_Enunciado a_: Reproduzca literalmente el pasaje del relato sobre Santa Fe que va desde "28 noviembre 2007" hasta "que la usas.", este último incluido.
··· Texto extraído
28 noviembre 2007
Santa Fé
LLego a Santa Fe ya de noche. Y como no tengo ganas de buscar un buen alojamiento me quedo en un hotelito cercano a la estación. Y resulta que, a pesar de que el barrio no parece el más recomendable, acierto de pleno. El hotel es una casona un poco destartalada pero con mucho encanto, regentada por una pareja de viejecitos de origen vasco. Eso sí, con una de esas duchas surrealistas que abundan por aquí y que no es más que un grifo en mitad de una de las paredes del baño y que, por supuesto, deja todo encharcado cada vez que la usas.
Lo que me encuentro a la mañana siguiente es una ciudad pequeña, pero con mucha actividad comercial y parece que bastante animada por las noches. O quizá es sólo lo que a mí me parece después de días recorriendo el Uruguay profundo. Así que me lanzo a la vorágine de las principales calles comerciales y tras saciar mi sed de humanidad hago las visitas turísticas de rigor. Tampoco es que haya mucho, pero sí que merece la pena una vieja hacienda jesuita que hoy alberga un pequeño museo de la ciudad, donde un sacerdote me explica, mientras confiesa a una señora, "la crisis de fe que asola la Argentina". Rigurosamente cierto.
······
_Enunciado b_: Señale, copiándolas íntegras, todas las líneas de los registros en las que figure la palabra "point".
··· Registros de origen
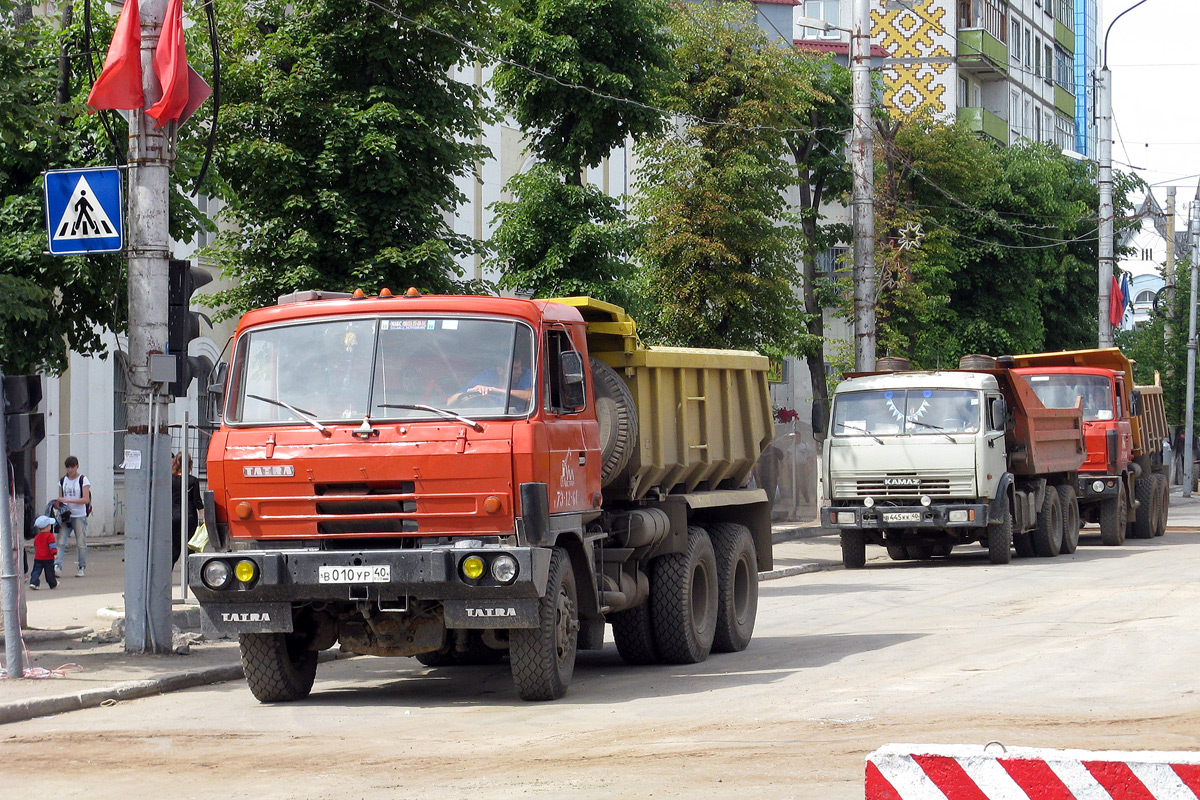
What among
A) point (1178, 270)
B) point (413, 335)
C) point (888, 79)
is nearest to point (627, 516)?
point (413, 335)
······
··· Registros de origen
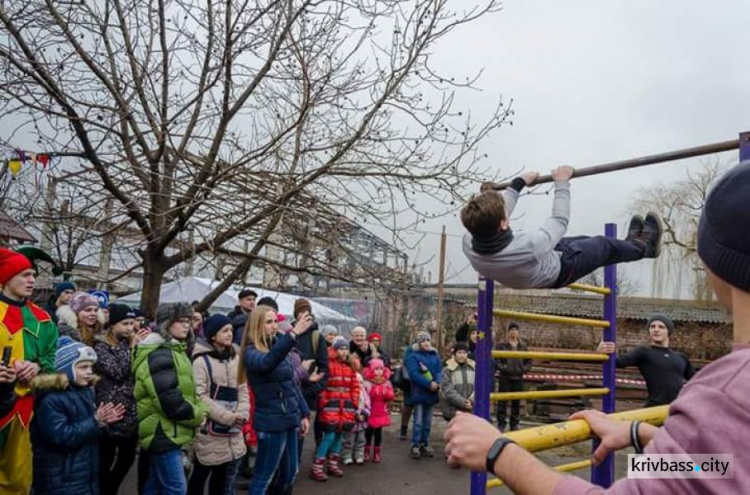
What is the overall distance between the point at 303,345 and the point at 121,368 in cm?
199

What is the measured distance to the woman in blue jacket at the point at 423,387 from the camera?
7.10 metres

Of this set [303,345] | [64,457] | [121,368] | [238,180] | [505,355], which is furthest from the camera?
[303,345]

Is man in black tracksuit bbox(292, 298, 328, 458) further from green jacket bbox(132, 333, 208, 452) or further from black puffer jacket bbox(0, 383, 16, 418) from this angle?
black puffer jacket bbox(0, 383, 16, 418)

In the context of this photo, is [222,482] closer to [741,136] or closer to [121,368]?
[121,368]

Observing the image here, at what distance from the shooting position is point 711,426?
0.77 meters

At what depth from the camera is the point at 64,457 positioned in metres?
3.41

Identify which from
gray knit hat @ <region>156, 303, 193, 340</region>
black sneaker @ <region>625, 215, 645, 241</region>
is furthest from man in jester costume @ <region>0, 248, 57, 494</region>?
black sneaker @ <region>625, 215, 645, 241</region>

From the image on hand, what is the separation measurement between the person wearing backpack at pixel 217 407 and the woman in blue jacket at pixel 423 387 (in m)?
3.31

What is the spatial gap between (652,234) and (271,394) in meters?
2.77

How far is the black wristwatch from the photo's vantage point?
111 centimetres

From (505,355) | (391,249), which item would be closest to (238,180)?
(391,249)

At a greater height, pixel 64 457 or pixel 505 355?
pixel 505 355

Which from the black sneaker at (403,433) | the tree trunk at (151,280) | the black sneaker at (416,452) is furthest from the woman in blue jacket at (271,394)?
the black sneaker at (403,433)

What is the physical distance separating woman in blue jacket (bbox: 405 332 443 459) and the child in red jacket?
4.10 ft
······
_Solución completa a_:
28 noviembre 2007
Santa Fé
LLego a Santa Fe ya de noche. Y como no tengo ganas de buscar un buen alojamiento me quedo en un hotelito cercano a la estación. Y resulta que, a pesar de que el barrio no parece el más recomendable, acierto de pleno. El hotel es una casona un poco destartalada pero con mucho encanto, regentada por una pareja de viejecitos de origen vasco. Eso sí, con una de esas duchas surrealistas que abundan por aquí y que no es más que un grifo en mitad de una de las paredes del baño y que, por supuesto, deja todo encharcado cada vez que la usas.

_Solución completa b_:
A) point (1178, 270)
B) point (413, 335)
C) point (888, 79)
is nearest to point (627, 516)?
point (413, 335)
What is the overall distance between the point at 303,345 and the point at 121,368 in cm?
What is the measured distance to the woman in blue jacket at the point at 423,387 from the camera?
Observing the image here, at what distance from the shooting position is point 711,426?
At what depth from the camera is the point at 64,457 positioned in metres?
How far is the black wristwatch from the photo's vantage point?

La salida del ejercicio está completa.